Earlier, on October 24, 2019, the Bengaluru Bench of the National Company Law Tribunal (NCLT) had admitted the insolvency plea filed by Cloudwalker Streaming Technologies, an operational creditor of Flipkart. “We set aside the impugned order dated October 24, 2019 passed by the adjudicating authority (NCLT) and the application filed under Section 9 by the operational creditor Cloudwalker Streaming Technologies Pvt Ltd, company petition is rejected,” said NCLAT.

It further said: “The Flipkart India Pvt Ltd (corporate debtor) is released from the corporate insolvency resolution process.” NCLAT order came over a petition filed by Neeraj Jain, Director of Flipkart India Private Ltd. “Interim resolution professional will handover the records and assets of the corporate debtor to the promoter immediately, who will manage the corporate debtor,” it added on its order passed on February 24. Flipkart’s operational creditor Cloudwalker Streaming Technologies, which used to supply the e-commerce major imported LED TVs, had filed a petition before NCLT contending that Flipkart defaulted for an amount of Rs 26.95 crore.

However, it was rejected by NCLAT saying that the demand notice delivered under Section 8(1) of the Insolvency & Bankruptcy Code (IBC) was “not proper and was also incomplete”. “The operational creditor failed to submit any documents to prove in existence of the operational debt and the amount in default,” the appellate tribunal said observing that Cloudwalker Streaming Technologies also failed to submit the copy of invoices and copies of all the documents referred in the application.

Cloudwalker Streaming Technologies had contended that Flipkart contacted it in selling its product of LED TVs and entered into a supply agreement on December 29, 2016. As per the agreement, it would receive the purchase order, after which it will import and procure the required quantities of LED TVs and deliver the same to Flipkart at its desired location. According to the operational creditor, Flipkart received delivery of the first few batches but after that it avoided taking delivery of the LED TVs on the ground of lack of warehouse space.

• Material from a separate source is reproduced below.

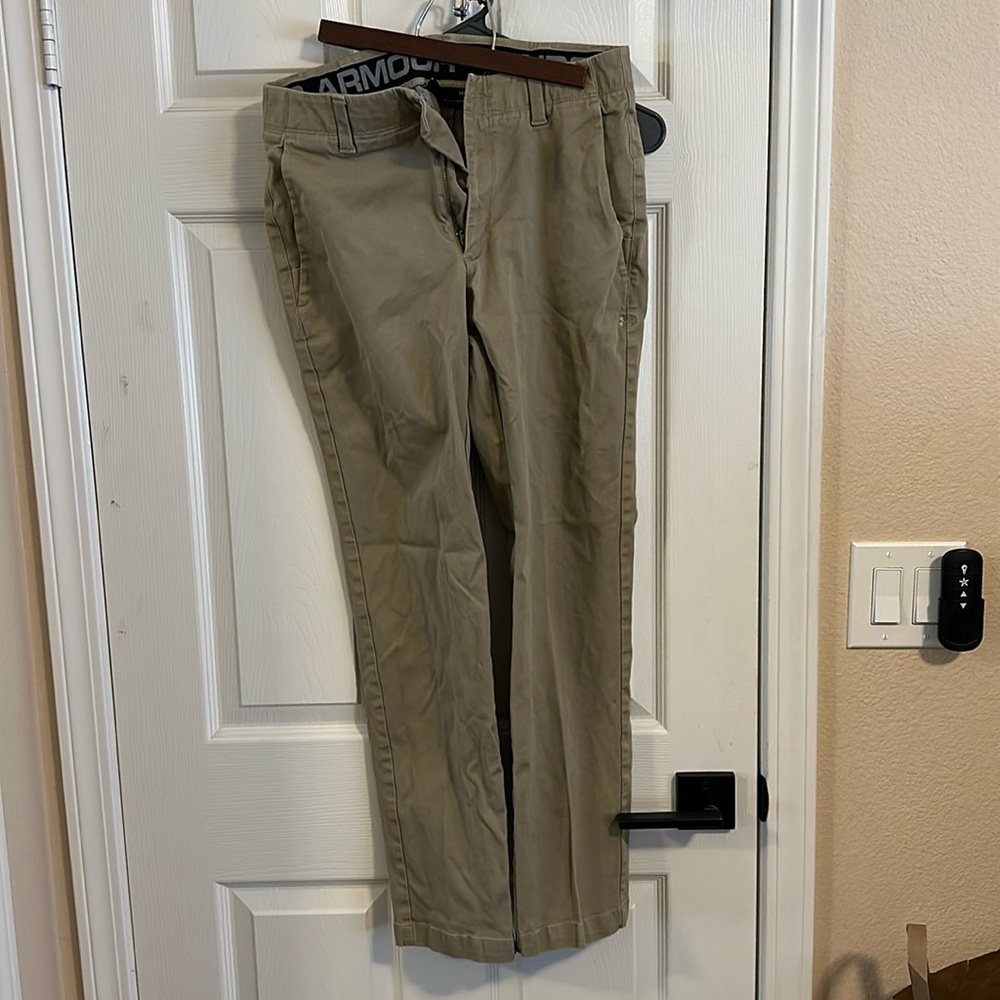 Under Armour golf pants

It further submitted that later, Flipkart started delaying the collection of the LED TVs, and in some instances did not collect them at all. In an attempt to gain more profit out of the goods ordered, Flipkart was putting pressure on Cloudwalker Streaming Technologies to offer the already imported and warehoused LED TVs, at a discounted price.

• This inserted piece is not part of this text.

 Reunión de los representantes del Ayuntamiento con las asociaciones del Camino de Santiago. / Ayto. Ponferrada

Later, the operational creditor demanded payment of the LED TVs procured and imported from October 11, 2017 to December 1, 2017, based on the import and the purchase order issued by Flipkart, which failed to collect more than 70 per cent of the stock as ordered by them till March 2018. It issued a demand notice on June 8, 2019. This was rejected by Flipkart, saying that there was no admitted debt or liability and an amount of Rs 85.57 crore was paid.

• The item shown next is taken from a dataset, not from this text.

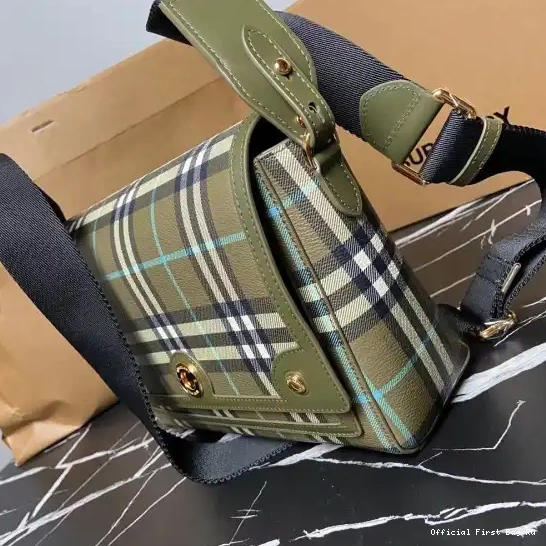 Official FirstBag Ru Note Crossbody Bag-25-8.5-18cm BURBERRY 0505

Challenging the order of NCLT, Flipkart contended that the order was passed without appreciating the fact that Cloudwalker Streaming has not produced any documentary evidence as purchase orders, acceptance letters, invoices and proof of any intimation of sale to the end customers or any post-delivery services with specific reference to the amounts.

Moreover, claim for damages cannot amount to an operational debt under IBC and hence it can not be treated to have committed default, contended Flipkart. Consenting to submissions of Flipkart, NCLAT said: “The operational creditor has failed to submit the relevant documents under which the debt has become due.” On August 18, 2018 US retail major Walmart had completed acquisition of 77 per cent stake in Flipkart for about USD 16 billion, a deal which gave the US retailer access to the Indian e-commerce market.